Beginning with the line that contains "1306 - policemen", retype the entries below exactly, ending with the line that contains "asian toddler: A". Leave out any pictures.
══ DATA FOR THE TASK ══
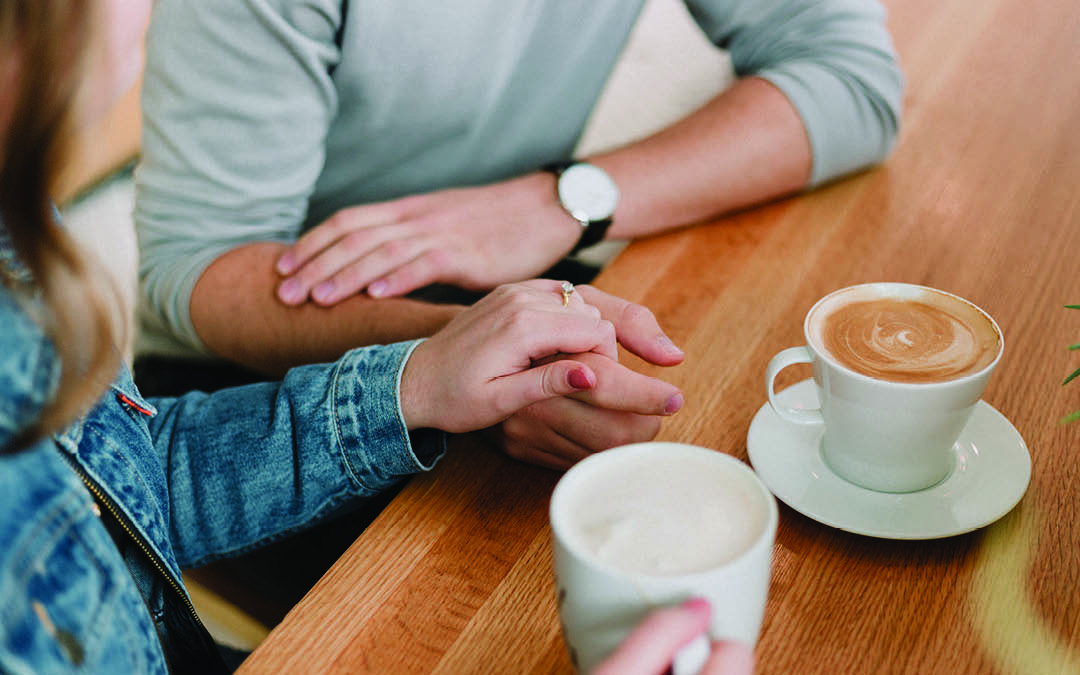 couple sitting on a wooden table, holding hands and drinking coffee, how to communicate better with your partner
═══
══ DATA FOR THE TASK ══
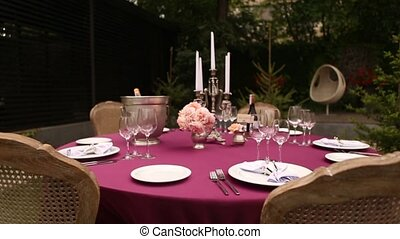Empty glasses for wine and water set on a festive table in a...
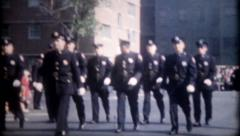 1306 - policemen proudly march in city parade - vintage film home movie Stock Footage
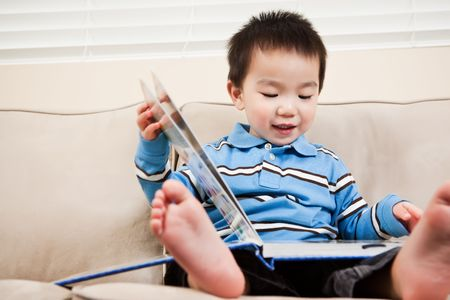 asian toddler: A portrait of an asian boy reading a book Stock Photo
═══
EXERCISE SOLUTION ::
 1306 - policemen proudly march in city parade - vintage film home movie Stock Footage
 asian toddler: A portrait of an asian boy reading a book Stock Photo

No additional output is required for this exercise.